Set a few weeks after X-Men: First Class.

Betaed by Starfire201.


To expect the unexpected, Charles Xavier mused, was far easier said than done.

But then again, if the man -god?- in front of him truly was who he claimed to be, the newly dubbed Professor X had never stood a chance.

Still, it was disquieting to not be the trickster, the man in charge for once, the power who could just stop everyone around him and arrange things how he saw fit. His whole life, he had solved every problem thrown at him with a cheeky smile and a quick mental command – but now, after the most horrible and exhilarating few weeks of his life, he slowly came to understand that this solution to every bad thing happening to him would no longer be an option.

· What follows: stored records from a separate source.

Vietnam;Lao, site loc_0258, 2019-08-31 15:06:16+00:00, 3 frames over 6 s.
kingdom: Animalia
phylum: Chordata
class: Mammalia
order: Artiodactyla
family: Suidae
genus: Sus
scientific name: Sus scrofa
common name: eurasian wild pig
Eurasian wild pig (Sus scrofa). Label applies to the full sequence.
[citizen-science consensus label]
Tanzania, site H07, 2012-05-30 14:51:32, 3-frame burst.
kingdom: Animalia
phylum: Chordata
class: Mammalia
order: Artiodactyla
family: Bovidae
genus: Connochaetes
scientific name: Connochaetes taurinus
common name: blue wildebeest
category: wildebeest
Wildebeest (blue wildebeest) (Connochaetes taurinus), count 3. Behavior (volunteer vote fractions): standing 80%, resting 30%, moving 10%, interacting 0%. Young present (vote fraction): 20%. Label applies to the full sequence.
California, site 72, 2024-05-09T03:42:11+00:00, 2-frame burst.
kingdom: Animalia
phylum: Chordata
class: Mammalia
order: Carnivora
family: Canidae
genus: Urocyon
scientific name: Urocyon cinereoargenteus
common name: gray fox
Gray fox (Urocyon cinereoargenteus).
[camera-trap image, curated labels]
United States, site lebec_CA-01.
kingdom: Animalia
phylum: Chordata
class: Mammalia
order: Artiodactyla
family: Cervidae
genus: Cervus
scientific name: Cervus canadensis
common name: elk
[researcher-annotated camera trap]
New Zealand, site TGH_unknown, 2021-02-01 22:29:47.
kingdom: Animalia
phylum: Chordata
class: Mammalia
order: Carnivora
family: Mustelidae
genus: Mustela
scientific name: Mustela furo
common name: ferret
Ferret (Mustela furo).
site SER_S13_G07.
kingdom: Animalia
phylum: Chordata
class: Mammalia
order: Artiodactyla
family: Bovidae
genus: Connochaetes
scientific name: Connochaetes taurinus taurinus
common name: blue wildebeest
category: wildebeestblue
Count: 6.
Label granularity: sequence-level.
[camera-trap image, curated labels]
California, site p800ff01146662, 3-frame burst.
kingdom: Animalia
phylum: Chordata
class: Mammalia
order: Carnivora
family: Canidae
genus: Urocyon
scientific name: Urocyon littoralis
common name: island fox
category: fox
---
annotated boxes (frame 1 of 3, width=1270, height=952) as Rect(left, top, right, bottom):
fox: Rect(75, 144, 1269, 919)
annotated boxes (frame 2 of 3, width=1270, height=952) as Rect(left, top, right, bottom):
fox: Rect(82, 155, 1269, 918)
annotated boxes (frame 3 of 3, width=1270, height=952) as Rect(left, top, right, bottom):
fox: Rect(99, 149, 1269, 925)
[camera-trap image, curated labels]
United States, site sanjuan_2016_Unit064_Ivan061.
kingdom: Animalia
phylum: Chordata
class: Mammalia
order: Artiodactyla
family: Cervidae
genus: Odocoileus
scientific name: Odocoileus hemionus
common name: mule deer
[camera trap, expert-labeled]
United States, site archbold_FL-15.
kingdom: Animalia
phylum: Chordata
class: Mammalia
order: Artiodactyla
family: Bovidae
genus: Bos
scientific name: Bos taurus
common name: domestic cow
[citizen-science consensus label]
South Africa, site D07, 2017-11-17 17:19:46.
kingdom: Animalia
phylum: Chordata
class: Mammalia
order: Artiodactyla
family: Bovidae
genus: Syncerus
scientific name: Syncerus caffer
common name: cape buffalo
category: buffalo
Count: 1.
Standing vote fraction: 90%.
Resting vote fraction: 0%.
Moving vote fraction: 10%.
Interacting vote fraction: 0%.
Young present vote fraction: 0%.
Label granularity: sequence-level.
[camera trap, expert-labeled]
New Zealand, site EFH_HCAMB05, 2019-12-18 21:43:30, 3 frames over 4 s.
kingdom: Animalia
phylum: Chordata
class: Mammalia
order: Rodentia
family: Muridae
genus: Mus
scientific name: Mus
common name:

And, if he was honest to himself, he didn't even want it to be any longer.

As terrible as those weeks had been, the experience had also humbled him, forcing him to grow up from an idealistic but thoughtless young man jumping at the chance to do something fun and meaningful for the world (Saving the world, one pretty mutant girl at the time… How foolish he had been, how young.) to a rather helpless and overwhelmed feeling, but hopeful leader of a steadily growing group of mutants out to make peace with the world.

His enthusiasm was still strong, he still believed that one day humans and mutants could live peacefully together, but he had been to reckless and arrogant in thinking that he and his fellow mutants would just reveal themselves to the world and be welcomed - worshipped, a nasty little voice inside his head whispered. He had expected to be worshipped, young, big-headed fool that he was. He had thought that he deserved it, just for what he was, feeling all superior when he was just as human as anybody else in the end. – had been tempered by a heavy dose of painful reality.

His injury certainly helped in putting things into perspective as well.

It was hard to think of yourself – even if only unconsciously – as a god among men if you couldn't even stand up on your own…


Which brought him back to the present and the strange young man that had melted unexpectedly out of the shadows of his office just a few seconds ago, introducing himself as Loki, God of Mischief, and revealing to the startled Charles that he had just pulled his own trick on him: Charles Francis Xavier, master of the mind, "frozen in time" for as long as this conversation would last.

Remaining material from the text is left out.